Père, Mère, Père-Mère, Mère-Père : tous les choix sont possibles

Par le biais d’une procédure simplifiée, toute personne majeure peut désormais changer de nom, par ajout, substitution ou intervertissement, pour prendre :

  • le nom de son père,
  • le nom de sa mère,
  • leurs deux noms accolés dans un ordre choisi par la personne, mais dans la limite d’un seul nom pour chacun des parents.

Gare aux subtilités ! Si les deux noms sont « composés », donc unis par un tiret, ils ne forment qu’un seul patronyme. S’ils ne sont pas dotés d’un tiret, on considère qu’il y a deux noms. Exemple : Martin-Durand est un nom composé donc un seul nom. Martin Durand est un nom double, donc deux noms.

Le ministère de la Justice a édité une circulaire listant de nombreuses possibilités avec les noms doubles ou composés.

Consultez le guide pratique "Je deviens parent" Une « check-list » pour ne rien oublier, des outils pratiques et tous les articles utiles J'y vais

Une procédure simplifiée possible une seule fois

Le changement de nom ne nécessite plus de réaliser les formalités de publicité préalables, ni de démontrer qu’il y a un intérêt légitime à ce changement. La demande est simplement remise à un officier d’état civil (à la mairie de son domicile ou de son lieu de naissance), soit par le demandeur en personne, soit par un courrier simple, accompagné des pièces justificatives originales (état civil en particulier) - ce qui exclue l’envoi par courriel.

Même si cette demande peut être formulée sur papier simple, il est recommandé d’utiliser un formulaire Cerfa, qui sera disponible au 1er juillet sur le site service-public.fr.

Cette procédure ne sera possible qu’une fois dans sa vie.

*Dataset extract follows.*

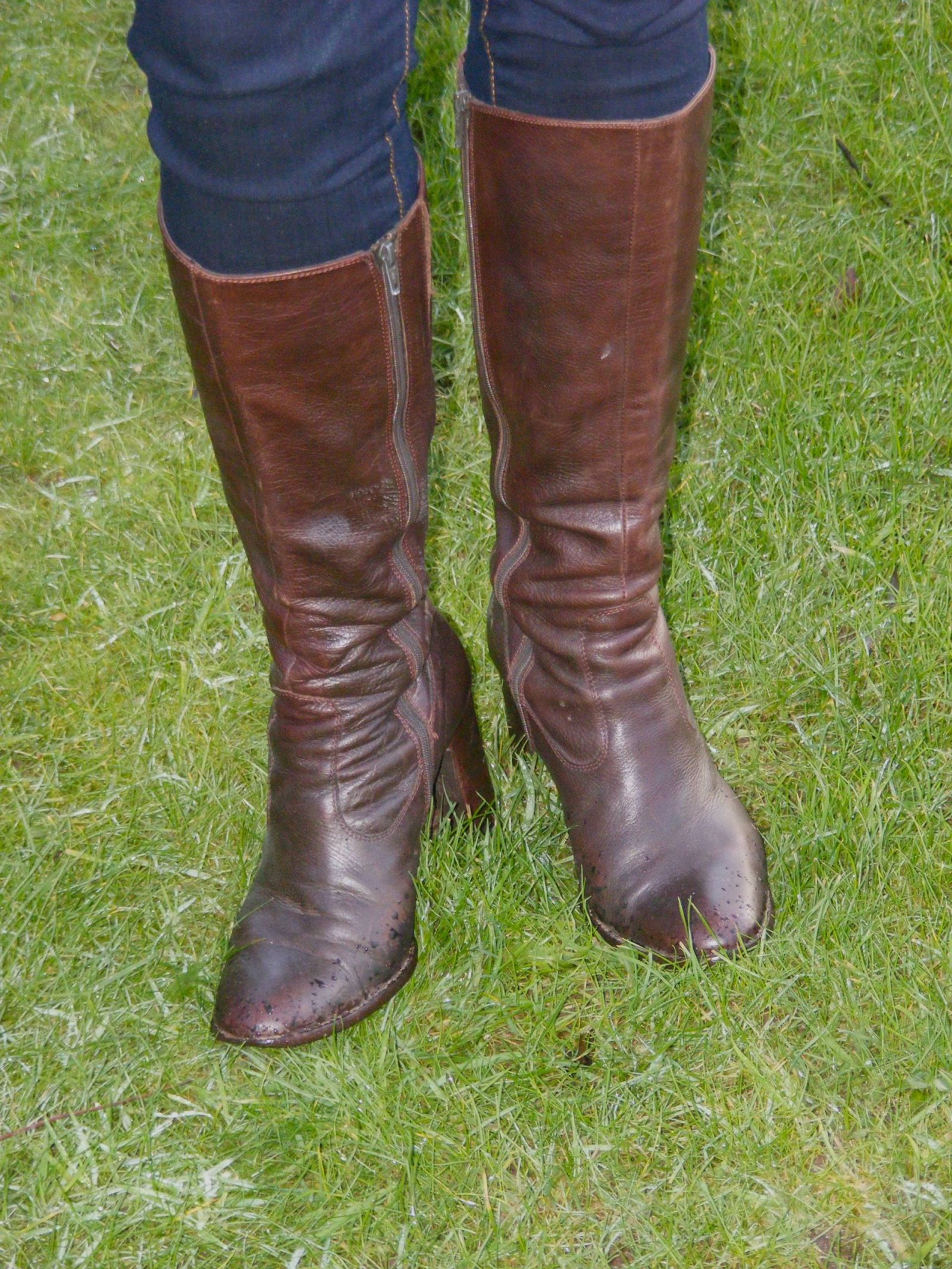 Brown leather Jones Boots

Des pièces justificatives à réunir

Le demandeur devra justifier

  • de sa résidence par un justificatif de domicile de moins de trois mois ;
  • de son identité et de sa nationalité (copie de la carte d’identité ou passeport) ;
  • de sa filiation, avec une copie intégrale de l’acte de naissance de moins de trois mois. Si le demandeur est né à l’étranger ou n’est pas français, il doit produire la copie de son acte de naissance étranger traduit).

Il devra aussi apporter les documents des autres personnes impactées par cette demande de changement de nom : copies intégrales des actes de l’état civil, actes de mariage et de naissance du conjoint ou du partenaire de pacs, actes de naissance et de mariage des enfants…

Un délai d’un mois incompressible

Une fois le formulaire et les pièces justificatives déposés à l’état civil, le demandeur devra confirmer en personne sa volonté de changer de nom, mais seulement après un délai d’un mois incompressible.

Transmettre ce nouveau nom à ses enfants

Jusqu’alors, depuis 1985, on pouvait ajouter au nom de son enfant celui du parent qui ne l’avait initialement pas transmis. Mais on ne pouvait que l’ajouter, pas le substituer. De plus, le consentement du mineur n’était pas exigé.

Désormais :

  • la loi permet au parent qui n’a pas transmis son nom de décider seul de l’adjoindre au nom d’usage de l’enfant, à condition d’en informer préalablement, et en temps utiles, l’autre parent. En cas de désaccord, un juge aux affaires familiales devra être saisi.
  • le changement de nom d’un adulte s’étendra de plein droit à ses enfants de moins de 13 ans. Dans ce cas, l’autre parent doit alors donner son accord écrit, tout comme le mineur de plus de 13 ans. Le ministère de la Justice propose dans cette circulaire un modèle d’accord parental et de consentement pour les mineurs de plus de 13 ans.
  • seuls les parents titulaires de l’autorité parentale pourront choisir le nom d’usage des enfants mineurs (auparavant, les « personnes » titulaires de l’autorité parentale pouvaient disposer de ce droit).